Daha sonra yapılan çalışmalarda, çeşitli insan kanserlerinde miRNA’ların önemli rollerinin olduğu gösterilmiştir. Normal dokularla karşılaştırıldığında tümörlerde belli miRNA’ların seviyesi bariz artış ya da azalma göstermektedir. miRNA’ların çoğunlukla frajil bölgeler ve kırık nokta alanlarında yerleşmiş olması tümör gelişimi ve metastazında önemli rol oynadıklarını ortaya koymaktadır. miRNA’lar hedef genlerinin tümör oluşumundaki rollerine dayanılarak onkogenik ya da tümör baskılayıcı miRNA’lar olarak isimlendirilebilir. Yani onkogenleri hedef alan miRNA’lar, tümör oluşumunu onkogenleri baskılayarak engeller ve bu nedenle tümör baskılayıcı olarak adlandırılırken; onkogenik miRNA’lar da tümör baskılayıcı genlerin inhibitörleri olarak tanımlanmaktadır. Çeşitli kanser vakalarında ekspresyonları artan onkogenik miRNA’lar onkomiR olarak isimlendirilirler ve tümör baskılayıcı ya da hücre farklılaşmasını kontrol eden genleri etkileyerek tümör gelişimine neden olurlar (Xing ve ark., 2014).

Normal dokularda uygun miRNA’nın hedef mRNA üzerindeki eşlenik diziye bağlanması, mRNA stabilitesini değiştirerek yada protein translasyonunun engelleyerek hedef gen ekspresyonunun baskılanmasına yol açar. Tüm bunlar hücresel büyüme, gelişme, farklılaşma ve hücre ölümünün normal düzeyde devamlılığıyla sonuçlanır, yani denge korunur (Kerscher ve Slack 2006).

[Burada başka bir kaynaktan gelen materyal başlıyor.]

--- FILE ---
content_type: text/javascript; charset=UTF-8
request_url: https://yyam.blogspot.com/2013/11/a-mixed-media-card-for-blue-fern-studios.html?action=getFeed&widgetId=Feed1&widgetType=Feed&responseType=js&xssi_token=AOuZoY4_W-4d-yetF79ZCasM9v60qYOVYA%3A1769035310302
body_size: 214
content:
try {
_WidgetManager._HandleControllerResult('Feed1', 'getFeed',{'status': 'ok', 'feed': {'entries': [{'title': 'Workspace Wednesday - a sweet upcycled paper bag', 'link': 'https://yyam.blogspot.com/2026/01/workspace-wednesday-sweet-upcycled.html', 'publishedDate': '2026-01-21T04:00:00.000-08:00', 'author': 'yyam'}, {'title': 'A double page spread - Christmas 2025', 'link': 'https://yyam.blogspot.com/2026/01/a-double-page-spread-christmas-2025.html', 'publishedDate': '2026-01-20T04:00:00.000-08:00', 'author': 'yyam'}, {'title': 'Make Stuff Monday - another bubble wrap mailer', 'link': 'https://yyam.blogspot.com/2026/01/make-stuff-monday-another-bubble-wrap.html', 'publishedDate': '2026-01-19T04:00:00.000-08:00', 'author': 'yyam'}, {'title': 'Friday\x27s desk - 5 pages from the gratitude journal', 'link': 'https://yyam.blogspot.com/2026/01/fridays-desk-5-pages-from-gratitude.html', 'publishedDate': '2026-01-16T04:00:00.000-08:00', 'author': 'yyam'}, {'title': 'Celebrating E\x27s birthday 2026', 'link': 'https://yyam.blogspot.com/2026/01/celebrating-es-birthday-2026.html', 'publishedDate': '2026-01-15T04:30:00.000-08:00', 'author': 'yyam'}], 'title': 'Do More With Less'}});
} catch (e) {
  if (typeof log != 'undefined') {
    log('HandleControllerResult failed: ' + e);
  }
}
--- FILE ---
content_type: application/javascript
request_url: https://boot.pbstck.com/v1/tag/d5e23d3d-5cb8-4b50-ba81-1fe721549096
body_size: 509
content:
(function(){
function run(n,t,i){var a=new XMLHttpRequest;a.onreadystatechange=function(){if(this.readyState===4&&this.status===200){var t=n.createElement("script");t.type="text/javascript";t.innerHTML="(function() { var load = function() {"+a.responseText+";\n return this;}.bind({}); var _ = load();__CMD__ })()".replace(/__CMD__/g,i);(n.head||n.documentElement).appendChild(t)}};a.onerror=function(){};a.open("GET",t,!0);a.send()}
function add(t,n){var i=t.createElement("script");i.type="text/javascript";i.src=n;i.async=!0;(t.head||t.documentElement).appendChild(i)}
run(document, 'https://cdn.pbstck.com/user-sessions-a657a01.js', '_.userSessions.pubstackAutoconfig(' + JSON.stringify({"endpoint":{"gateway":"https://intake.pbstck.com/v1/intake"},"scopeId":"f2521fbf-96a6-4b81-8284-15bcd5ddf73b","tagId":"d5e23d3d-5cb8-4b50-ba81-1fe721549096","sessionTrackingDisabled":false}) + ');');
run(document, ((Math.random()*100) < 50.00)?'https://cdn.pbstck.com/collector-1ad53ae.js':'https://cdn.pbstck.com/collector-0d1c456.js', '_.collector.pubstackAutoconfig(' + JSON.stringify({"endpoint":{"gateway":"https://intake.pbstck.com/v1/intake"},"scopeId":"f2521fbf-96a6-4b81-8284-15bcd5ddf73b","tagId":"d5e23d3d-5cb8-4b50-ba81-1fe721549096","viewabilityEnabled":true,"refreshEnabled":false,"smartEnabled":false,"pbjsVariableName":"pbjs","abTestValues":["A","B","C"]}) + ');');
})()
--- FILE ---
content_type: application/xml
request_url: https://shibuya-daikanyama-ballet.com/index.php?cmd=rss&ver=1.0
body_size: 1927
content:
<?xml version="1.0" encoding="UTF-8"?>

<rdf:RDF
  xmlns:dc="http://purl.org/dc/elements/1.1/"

Tümör bakılayıcı fonksiyon gösteren bir miRNA’nın azalması ya da delesyonu (downregulasyonu) tümör oluşmuna yol açar. Olgun miRNA seviyesindeki azalma ya da tamamen yokluğu durumunda miRNA biyogenez basamaklarında defektler oluşabilir, bu da onkogen ürünü olan mRNA’ların translasyonuyla sonuçlanır. Tüm bunlar çoğalma, invazyon ve anjiyogenezin artışı,

apoptozun azalması ve doku farklılaşmasının da yer aldığı tümör oluşumuna yol açar (Blandino ve ark., 2014).

Onkogen olarak fonksiyon gösteren bir miRNA seviyesindeki artış da tümör oluşumuyla sonuçlanabilir. Bu durumda uygunsuz doku ve zamanda miRNA ekspresyonundaki artış, miRNA ve hedef tümör baskılayıcı gen ekspresyonunu baskılar. Tüm bu koşullar kanser gelişimine yol açar. Yapısal olarak aktif bir promotorun etkisi altındaki miRNA geninin ekspresyonunun artışıyla olgun miRNA amplifikasyonu, artan miRNA işlenmesi ya da miRNA stabilitesi etkilerine neden olur. Her iki durumda da ortaya çıkabilecek sonuçlar: artan proliferasyon, invazyon ya da anjiogenez, azalmış apoptoz ve farklılaşamayan dokulardır. Tüm bunların sonucunda tümör oluşumu gerçekleşir (Chen ve ark., 2014).